### [Description of the task]
Please revise the rows beginning at the line that has "Examining what this" and ending after the line that has "3. asphalt road": change "camera distance" to "distance from the viewer" and leave everything else as it is. Give back only those rows.

--- START Provided records ---

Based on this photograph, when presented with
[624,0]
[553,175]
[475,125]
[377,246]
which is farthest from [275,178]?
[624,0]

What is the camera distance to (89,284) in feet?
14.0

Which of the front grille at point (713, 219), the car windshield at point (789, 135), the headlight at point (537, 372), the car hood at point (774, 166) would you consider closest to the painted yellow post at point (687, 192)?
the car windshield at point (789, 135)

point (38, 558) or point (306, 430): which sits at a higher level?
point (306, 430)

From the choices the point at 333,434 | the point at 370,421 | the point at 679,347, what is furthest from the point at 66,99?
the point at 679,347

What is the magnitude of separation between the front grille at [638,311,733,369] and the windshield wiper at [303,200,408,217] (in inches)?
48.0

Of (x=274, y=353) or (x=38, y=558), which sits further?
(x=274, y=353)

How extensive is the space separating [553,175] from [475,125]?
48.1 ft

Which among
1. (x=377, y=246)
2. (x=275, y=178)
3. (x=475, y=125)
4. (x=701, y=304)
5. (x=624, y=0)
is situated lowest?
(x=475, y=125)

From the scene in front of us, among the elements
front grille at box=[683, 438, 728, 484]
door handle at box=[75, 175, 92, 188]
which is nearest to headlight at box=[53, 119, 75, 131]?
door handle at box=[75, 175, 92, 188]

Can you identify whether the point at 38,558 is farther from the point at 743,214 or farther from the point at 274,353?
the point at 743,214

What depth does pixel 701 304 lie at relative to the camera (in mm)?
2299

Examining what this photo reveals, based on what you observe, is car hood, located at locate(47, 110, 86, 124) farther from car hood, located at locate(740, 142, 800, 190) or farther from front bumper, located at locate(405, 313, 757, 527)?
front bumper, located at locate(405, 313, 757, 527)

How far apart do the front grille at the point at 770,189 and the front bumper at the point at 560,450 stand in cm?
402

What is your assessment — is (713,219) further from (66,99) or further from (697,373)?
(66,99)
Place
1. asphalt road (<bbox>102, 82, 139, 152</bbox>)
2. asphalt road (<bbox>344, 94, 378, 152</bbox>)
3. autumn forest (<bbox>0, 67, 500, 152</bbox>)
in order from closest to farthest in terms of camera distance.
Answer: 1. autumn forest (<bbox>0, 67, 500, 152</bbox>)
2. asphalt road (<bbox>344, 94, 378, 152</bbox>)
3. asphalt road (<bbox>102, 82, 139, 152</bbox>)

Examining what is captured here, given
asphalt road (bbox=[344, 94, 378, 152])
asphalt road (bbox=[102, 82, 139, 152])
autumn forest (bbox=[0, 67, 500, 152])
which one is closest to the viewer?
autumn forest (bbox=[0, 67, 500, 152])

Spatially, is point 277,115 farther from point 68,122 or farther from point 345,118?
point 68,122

--- END Provided records ---

### [Final result]
Examining what this photo reveals, based on what you observe, is car hood, located at locate(47, 110, 86, 124) farther from car hood, located at locate(740, 142, 800, 190) or farther from front bumper, located at locate(405, 313, 757, 527)?
front bumper, located at locate(405, 313, 757, 527)

How far apart do the front grille at the point at 770,189 and the front bumper at the point at 560,450 stand in cm?
402

What is your assessment — is (713,219) further from (66,99) or further from (697,373)?
(66,99)
Place
1. asphalt road (<bbox>102, 82, 139, 152</bbox>)
2. asphalt road (<bbox>344, 94, 378, 152</bbox>)
3. autumn forest (<bbox>0, 67, 500, 152</bbox>)
in order from closest to farthest in terms of distance from the viewer.
Answer: 1. autumn forest (<bbox>0, 67, 500, 152</bbox>)
2. asphalt road (<bbox>344, 94, 378, 152</bbox>)
3. asphalt road (<bbox>102, 82, 139, 152</bbox>)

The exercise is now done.